Fact #6: The sympathy tour Bates’ legal team has embarked upon landed on the Today Show where he initially called the killing the “second-worst thing” that has happened to him (after cancer) before amending that statement and conceding that killing this black man was indeed the worst.
Could Bates have been a victim of “slip and capture” – when a person intends to do one thing but instead does another in a high-stress situation – when he picked up and used his personal .357 instead of a much larger Taser? Or is he using a failed defense to justify murdering a man?
This is where justice can go terribly wrong. A few influential citizens who pay-to-play po-po think that they can shoot a man, plead a fake apology (#sorrynotsorry), and move on as if nothing ever happened are the reserve officers that should worry us all. Put the shoe on the other foot and I can guarantee the brother gets a long sentence – and no trip to the Bahamas. The closest he’ll get to an oceanfront view is in his dreams. To me, this situation smacks of an era where executing black men is the next best thing to lion hunting in the safari, and for some, it hearkens to a darker period when we could be publicly exterminated for being.
“Well, he was running like a man with a gun.”
Yeah, Harris was hauling ass – he sold a dirty Lugar pistol and ran for it because the customer was an undercover officer. If you’ve paid any attention to runners or sprinters, you notice that their arms pump to maintain a certain stride that maximizes efficiency. For people on the lam who are protecting a gun in the waistband, they are doing whatever it takes not to lose that weapon. Even if he were hightailing it with heat, there are a number of nonlethal ways to stop people. Therefore, why are black men are shot first before the questions are asked? Does it take only a few thousand dollars to engage in big-game hunting in our ghettos, barrios, and lower-income communities?
Nearly one hundred years ago, the Tulsa Race Riots set in motion some of the worst things Americans can do to one another when the successes of black Tulsans were bombed, shot with impunity, and imprisoned in droves by jealous whites with the help of the US government, specifically the Wilson and Harding Administrations. By only charging Robert Bates with second-degree manslaughter, white privilege continues in our legal system – and this makes no mention of the trip to the Bahamas after he pled not guilty to killing Eric Harris. All it takes today to play po-po are a few grand and well-placed connections to the political world even if the “actors” are vastly unqualified. If they make an “error” – Tulsa County Sheriff Stanley Glanz’s words, not mine – then the actors can go home to resume normal lifestyles, taking solace in prematurely ending a black man’s life after the obligatory fake apology to cover deep-seated racism.

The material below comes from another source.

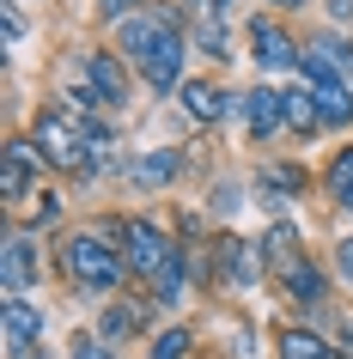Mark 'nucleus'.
Segmentation results:
<instances>
[{"label": "nucleus", "instance_id": "1", "mask_svg": "<svg viewBox=\"0 0 353 359\" xmlns=\"http://www.w3.org/2000/svg\"><path fill=\"white\" fill-rule=\"evenodd\" d=\"M122 49L140 61L147 86H159V92L183 86V37H177V25H165V19H122Z\"/></svg>", "mask_w": 353, "mask_h": 359}, {"label": "nucleus", "instance_id": "2", "mask_svg": "<svg viewBox=\"0 0 353 359\" xmlns=\"http://www.w3.org/2000/svg\"><path fill=\"white\" fill-rule=\"evenodd\" d=\"M61 262H67V274H74V286H86V292H116V280H122V256H116L98 231H79V238H67V250H61Z\"/></svg>", "mask_w": 353, "mask_h": 359}, {"label": "nucleus", "instance_id": "3", "mask_svg": "<svg viewBox=\"0 0 353 359\" xmlns=\"http://www.w3.org/2000/svg\"><path fill=\"white\" fill-rule=\"evenodd\" d=\"M37 147H43L49 165L79 170V165H86V147H92V128H79L67 110H43L37 116Z\"/></svg>", "mask_w": 353, "mask_h": 359}, {"label": "nucleus", "instance_id": "4", "mask_svg": "<svg viewBox=\"0 0 353 359\" xmlns=\"http://www.w3.org/2000/svg\"><path fill=\"white\" fill-rule=\"evenodd\" d=\"M171 256H177V250L165 244V231H159V226H147V219L122 226V262H128L134 274H140V280H159Z\"/></svg>", "mask_w": 353, "mask_h": 359}, {"label": "nucleus", "instance_id": "5", "mask_svg": "<svg viewBox=\"0 0 353 359\" xmlns=\"http://www.w3.org/2000/svg\"><path fill=\"white\" fill-rule=\"evenodd\" d=\"M43 335V311L31 299H6L0 304V341H6V359H25L31 347H37Z\"/></svg>", "mask_w": 353, "mask_h": 359}, {"label": "nucleus", "instance_id": "6", "mask_svg": "<svg viewBox=\"0 0 353 359\" xmlns=\"http://www.w3.org/2000/svg\"><path fill=\"white\" fill-rule=\"evenodd\" d=\"M0 280H6V299H19L25 286L37 280V244H31V231H13L6 250H0Z\"/></svg>", "mask_w": 353, "mask_h": 359}, {"label": "nucleus", "instance_id": "7", "mask_svg": "<svg viewBox=\"0 0 353 359\" xmlns=\"http://www.w3.org/2000/svg\"><path fill=\"white\" fill-rule=\"evenodd\" d=\"M177 104H183L195 122H220L225 110H244V97H225L220 86H207V79H183V86H177Z\"/></svg>", "mask_w": 353, "mask_h": 359}, {"label": "nucleus", "instance_id": "8", "mask_svg": "<svg viewBox=\"0 0 353 359\" xmlns=\"http://www.w3.org/2000/svg\"><path fill=\"white\" fill-rule=\"evenodd\" d=\"M37 158H43V152H31L25 140L6 147V158H0V195H6V201H25V195H31V183H37Z\"/></svg>", "mask_w": 353, "mask_h": 359}, {"label": "nucleus", "instance_id": "9", "mask_svg": "<svg viewBox=\"0 0 353 359\" xmlns=\"http://www.w3.org/2000/svg\"><path fill=\"white\" fill-rule=\"evenodd\" d=\"M250 43H256V61H262V67H298V61H305L293 49V37H286L274 19H256V25H250Z\"/></svg>", "mask_w": 353, "mask_h": 359}, {"label": "nucleus", "instance_id": "10", "mask_svg": "<svg viewBox=\"0 0 353 359\" xmlns=\"http://www.w3.org/2000/svg\"><path fill=\"white\" fill-rule=\"evenodd\" d=\"M177 170H183V152L159 147V152H140V158L128 165V183H134V189H165Z\"/></svg>", "mask_w": 353, "mask_h": 359}, {"label": "nucleus", "instance_id": "11", "mask_svg": "<svg viewBox=\"0 0 353 359\" xmlns=\"http://www.w3.org/2000/svg\"><path fill=\"white\" fill-rule=\"evenodd\" d=\"M79 74H86V86H92L104 104H122V97H128V79H122L116 55H98V49H92V55L79 61Z\"/></svg>", "mask_w": 353, "mask_h": 359}, {"label": "nucleus", "instance_id": "12", "mask_svg": "<svg viewBox=\"0 0 353 359\" xmlns=\"http://www.w3.org/2000/svg\"><path fill=\"white\" fill-rule=\"evenodd\" d=\"M317 122H329V128H347V122H353V92L335 74L317 79Z\"/></svg>", "mask_w": 353, "mask_h": 359}, {"label": "nucleus", "instance_id": "13", "mask_svg": "<svg viewBox=\"0 0 353 359\" xmlns=\"http://www.w3.org/2000/svg\"><path fill=\"white\" fill-rule=\"evenodd\" d=\"M244 116H250V134H262V140H268V134L286 122V97L268 92V86H256V92L244 97Z\"/></svg>", "mask_w": 353, "mask_h": 359}, {"label": "nucleus", "instance_id": "14", "mask_svg": "<svg viewBox=\"0 0 353 359\" xmlns=\"http://www.w3.org/2000/svg\"><path fill=\"white\" fill-rule=\"evenodd\" d=\"M280 280H286V299H293V304H317V299H323V274H317L305 256H293V262L280 268Z\"/></svg>", "mask_w": 353, "mask_h": 359}, {"label": "nucleus", "instance_id": "15", "mask_svg": "<svg viewBox=\"0 0 353 359\" xmlns=\"http://www.w3.org/2000/svg\"><path fill=\"white\" fill-rule=\"evenodd\" d=\"M280 359H335V347L323 335H311V329H286L280 335Z\"/></svg>", "mask_w": 353, "mask_h": 359}, {"label": "nucleus", "instance_id": "16", "mask_svg": "<svg viewBox=\"0 0 353 359\" xmlns=\"http://www.w3.org/2000/svg\"><path fill=\"white\" fill-rule=\"evenodd\" d=\"M329 195H335V208L353 213V147L335 152V165H329Z\"/></svg>", "mask_w": 353, "mask_h": 359}, {"label": "nucleus", "instance_id": "17", "mask_svg": "<svg viewBox=\"0 0 353 359\" xmlns=\"http://www.w3.org/2000/svg\"><path fill=\"white\" fill-rule=\"evenodd\" d=\"M262 256H268V268H286L298 256V231L293 226H274L268 238H262Z\"/></svg>", "mask_w": 353, "mask_h": 359}, {"label": "nucleus", "instance_id": "18", "mask_svg": "<svg viewBox=\"0 0 353 359\" xmlns=\"http://www.w3.org/2000/svg\"><path fill=\"white\" fill-rule=\"evenodd\" d=\"M183 280H189V256L177 250V256L165 262V274L152 280V286H159V304H177V299H183Z\"/></svg>", "mask_w": 353, "mask_h": 359}, {"label": "nucleus", "instance_id": "19", "mask_svg": "<svg viewBox=\"0 0 353 359\" xmlns=\"http://www.w3.org/2000/svg\"><path fill=\"white\" fill-rule=\"evenodd\" d=\"M220 268H225V280H256V256H250V244H220Z\"/></svg>", "mask_w": 353, "mask_h": 359}, {"label": "nucleus", "instance_id": "20", "mask_svg": "<svg viewBox=\"0 0 353 359\" xmlns=\"http://www.w3.org/2000/svg\"><path fill=\"white\" fill-rule=\"evenodd\" d=\"M286 122L293 128H317V92H286Z\"/></svg>", "mask_w": 353, "mask_h": 359}, {"label": "nucleus", "instance_id": "21", "mask_svg": "<svg viewBox=\"0 0 353 359\" xmlns=\"http://www.w3.org/2000/svg\"><path fill=\"white\" fill-rule=\"evenodd\" d=\"M183 353H189V329H165L152 341V359H183Z\"/></svg>", "mask_w": 353, "mask_h": 359}, {"label": "nucleus", "instance_id": "22", "mask_svg": "<svg viewBox=\"0 0 353 359\" xmlns=\"http://www.w3.org/2000/svg\"><path fill=\"white\" fill-rule=\"evenodd\" d=\"M104 165H110V140H104V134H92V147H86V165H79V170H86V177H98Z\"/></svg>", "mask_w": 353, "mask_h": 359}, {"label": "nucleus", "instance_id": "23", "mask_svg": "<svg viewBox=\"0 0 353 359\" xmlns=\"http://www.w3.org/2000/svg\"><path fill=\"white\" fill-rule=\"evenodd\" d=\"M134 6H140V0H98V13H104V19H128Z\"/></svg>", "mask_w": 353, "mask_h": 359}, {"label": "nucleus", "instance_id": "24", "mask_svg": "<svg viewBox=\"0 0 353 359\" xmlns=\"http://www.w3.org/2000/svg\"><path fill=\"white\" fill-rule=\"evenodd\" d=\"M335 268H341V280H353V238H347V244H335Z\"/></svg>", "mask_w": 353, "mask_h": 359}, {"label": "nucleus", "instance_id": "25", "mask_svg": "<svg viewBox=\"0 0 353 359\" xmlns=\"http://www.w3.org/2000/svg\"><path fill=\"white\" fill-rule=\"evenodd\" d=\"M74 359H110V347H98V341H79Z\"/></svg>", "mask_w": 353, "mask_h": 359}, {"label": "nucleus", "instance_id": "26", "mask_svg": "<svg viewBox=\"0 0 353 359\" xmlns=\"http://www.w3.org/2000/svg\"><path fill=\"white\" fill-rule=\"evenodd\" d=\"M329 6H335V13H341V19H347V13H353V0H329Z\"/></svg>", "mask_w": 353, "mask_h": 359}, {"label": "nucleus", "instance_id": "27", "mask_svg": "<svg viewBox=\"0 0 353 359\" xmlns=\"http://www.w3.org/2000/svg\"><path fill=\"white\" fill-rule=\"evenodd\" d=\"M213 6H238V0H213Z\"/></svg>", "mask_w": 353, "mask_h": 359}, {"label": "nucleus", "instance_id": "28", "mask_svg": "<svg viewBox=\"0 0 353 359\" xmlns=\"http://www.w3.org/2000/svg\"><path fill=\"white\" fill-rule=\"evenodd\" d=\"M274 6H298V0H274Z\"/></svg>", "mask_w": 353, "mask_h": 359}]
</instances>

At its most noble intent, reserve officers and volunteer cops bridge the gap between the general public and agencies unveiling the shroud of secrecy. For some men and women, law enforcement may eventually become a career, and the programs are a manner of dipping a toe into the water. When a few people buy their overzealous way into a badge and uniform, it can come at a cost far greater than anticipate, that which holds consequences exceeding the adrenaline rush. They treat the blue line as a legal method in suppression – and you wonder why N.W.A. released Fuck Tha Police in the early 1990s. Instead of the safari, poor black men – many with criminal records – are now prey in the urban jungle and pay-to-play po-pos are predators without leaving the comforts of their hometowns.

This shit has to stop.

1 comment:

  1. Yes, this open season on black men mess has got to stop.